Jude took off across the green grass with unusual speed for someone in heels. I shouldn’t have been surprised that my sister had confided far more in her best friend than she had in me. Caro and Jude had been close all their lives. I was Caro’s baby sister, and there was a long gap in our relationship that we’d papered over but never really resolved. I could pretend it didn’t bother me, but the truth was the distance between us had always hurt like hell.
CHAPTER 7
DEIRDRE
Everyone else cleared out of the cemetery before I did. I watched gravediggers from a distance, filling in the void around Caro’s coffin, and I wanted to cry. I knew I should have shown my sister’s message to Jude, but I hadn’t been able to work up the nerve. It still felt unreal. I pulled out my phone and looked at the letter again.
The logical option was to go to the cops, but my experiences with the NYPD when I was a teenager made me never want to set foot in another police station. I knew they’d laugh at me if I went in armed only with that email. I needed more, and I had to dredge it up myself.

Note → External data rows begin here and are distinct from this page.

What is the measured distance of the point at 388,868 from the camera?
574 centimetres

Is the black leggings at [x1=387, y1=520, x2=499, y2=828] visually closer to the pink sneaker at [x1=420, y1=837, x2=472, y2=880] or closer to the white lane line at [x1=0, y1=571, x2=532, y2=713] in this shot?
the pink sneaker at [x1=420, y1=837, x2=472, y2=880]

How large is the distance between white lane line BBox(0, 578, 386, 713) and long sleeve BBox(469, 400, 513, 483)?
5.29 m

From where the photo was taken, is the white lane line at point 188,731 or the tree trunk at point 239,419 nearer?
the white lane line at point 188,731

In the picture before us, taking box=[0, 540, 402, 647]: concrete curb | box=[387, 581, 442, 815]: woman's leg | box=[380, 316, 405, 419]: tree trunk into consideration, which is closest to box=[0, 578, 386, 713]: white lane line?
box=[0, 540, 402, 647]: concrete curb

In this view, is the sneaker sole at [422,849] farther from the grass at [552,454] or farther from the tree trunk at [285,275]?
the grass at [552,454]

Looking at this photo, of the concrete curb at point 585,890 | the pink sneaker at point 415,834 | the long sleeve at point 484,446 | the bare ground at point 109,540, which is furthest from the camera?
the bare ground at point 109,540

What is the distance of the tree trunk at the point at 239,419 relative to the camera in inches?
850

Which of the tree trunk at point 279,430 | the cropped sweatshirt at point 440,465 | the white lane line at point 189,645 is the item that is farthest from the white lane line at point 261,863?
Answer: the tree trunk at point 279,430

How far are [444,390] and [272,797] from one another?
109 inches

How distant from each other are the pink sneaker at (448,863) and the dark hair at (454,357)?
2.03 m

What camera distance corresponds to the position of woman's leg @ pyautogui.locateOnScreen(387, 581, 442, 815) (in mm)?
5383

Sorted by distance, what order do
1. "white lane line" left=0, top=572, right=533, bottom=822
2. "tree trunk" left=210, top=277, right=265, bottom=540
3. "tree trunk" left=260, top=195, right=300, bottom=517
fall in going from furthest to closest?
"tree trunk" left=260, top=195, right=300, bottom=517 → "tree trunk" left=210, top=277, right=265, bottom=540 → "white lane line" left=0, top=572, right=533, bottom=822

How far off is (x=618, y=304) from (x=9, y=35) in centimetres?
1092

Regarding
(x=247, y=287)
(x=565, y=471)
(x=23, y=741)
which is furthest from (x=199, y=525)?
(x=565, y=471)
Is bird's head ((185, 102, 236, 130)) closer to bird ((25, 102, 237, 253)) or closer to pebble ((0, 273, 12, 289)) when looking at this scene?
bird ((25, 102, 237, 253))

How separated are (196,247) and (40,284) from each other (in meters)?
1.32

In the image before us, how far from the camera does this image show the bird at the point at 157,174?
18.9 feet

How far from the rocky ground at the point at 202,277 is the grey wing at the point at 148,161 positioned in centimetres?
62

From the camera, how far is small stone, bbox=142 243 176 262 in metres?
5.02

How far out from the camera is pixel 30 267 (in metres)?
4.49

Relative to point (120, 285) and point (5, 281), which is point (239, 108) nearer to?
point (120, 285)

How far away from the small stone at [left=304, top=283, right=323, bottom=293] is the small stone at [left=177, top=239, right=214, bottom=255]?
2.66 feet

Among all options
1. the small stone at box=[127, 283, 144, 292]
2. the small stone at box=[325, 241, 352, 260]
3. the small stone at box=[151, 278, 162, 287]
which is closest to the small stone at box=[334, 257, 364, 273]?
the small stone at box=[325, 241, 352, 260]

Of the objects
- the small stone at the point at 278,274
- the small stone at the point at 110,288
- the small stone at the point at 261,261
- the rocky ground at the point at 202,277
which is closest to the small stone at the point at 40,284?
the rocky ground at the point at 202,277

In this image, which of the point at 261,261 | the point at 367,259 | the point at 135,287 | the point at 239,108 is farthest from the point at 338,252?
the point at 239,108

That meant starting with Osiris’s Vault. Under Caro’s words was some boilerplate legalese about privacy and opting out of future messages, which felt like a bad joke. But I kept scrolling and found the company’s address in the Bronx. I walked to the nearest subway stop, passing businesses offering headstone engraving and other funeral services. They certainly hadn’t vanished in the pandemic. I got on the R train and headed back into Manhattan, switching at Union Square for the 4 express train north.
The subway spat me out at Yankee Stadium. I’d heard that games would start up again, but the neighborhood was so desolate I wondered if a nuclear blast had gone unreported. The first couple of blocks east of the train were boarded up, some with restaurant signs forlornly hanging above. After I passed Walton Street, there were signs of life: people young and old in Joyce Kilmer Park, ringed around the fountain, and others congregating on the steps of the majestic Bronx courthouse. But after that it got eerily quiet again. Even the sidewalk was a mess, with broken concrete slabs and ringed with tall weeds. I turned left at Sheridan Avenue, which had fewer abandoned storefronts but more bail bondsman offices. It felt like a tumbleweed might blow by at any moment.
“This looks like a place where you’d find messages from dead people,” I murmured aloud.
The front door was shut tight, of course. This was the kind of place where you’d lock down a bag of chips. Next to the door was a rusty buzzer with company names and suite numbers. It looked like it’d been updated around the time I’d been born, when some eager beaver got a label maker. Osiris’s Vault wasn’t on the list, but something called Joy Spa was. I pressed some buzzers until a garbled human voice came through the intercom.
She let me in.
Inside, the hallway was blindingly bright with yellow walls. The result was pathologically cheerful, like someone thought they could drag sunshine indoors against its will. I spotted Osiris’s digs from down the hall, thanks to a blown-up image of their dead god—his skin a brighter green than his digital twin’s—attached to the door. There was a keypad lock, and on impulse I tapped in 9-5-7, the code my employer used on an identical lock—the numbers formed a little triangle. At a soft click, I pushed the door open.
Inside the offices, it looked like someone had sprayed Martian blood on the walls. Beyond an open doorway were seven people at computers in a socially distant hive that could’ve easily seated twenty. Images of Osiris were stenciled on the wall. Somebody really liked that graphic.
Nobody looked up when I invaded the hive, probably because they all had headphones on. I scanned the worker bees carefully. No tech company worth a damn handed out client information without a subpoena. I was looking for an ally, someone who’d help me out because of sympathy or sadness. I picked a woman with candy-pink hair and an impressively large silver ring lodged in her nasal septum.
“Hi,” I said. “My name is Deirdre Crawley. I got a message from my sister through Osiris’s Vault. Could you help me find out—”
“Noah!” the woman shouted, without even a glance at me. “We’ve got another one!”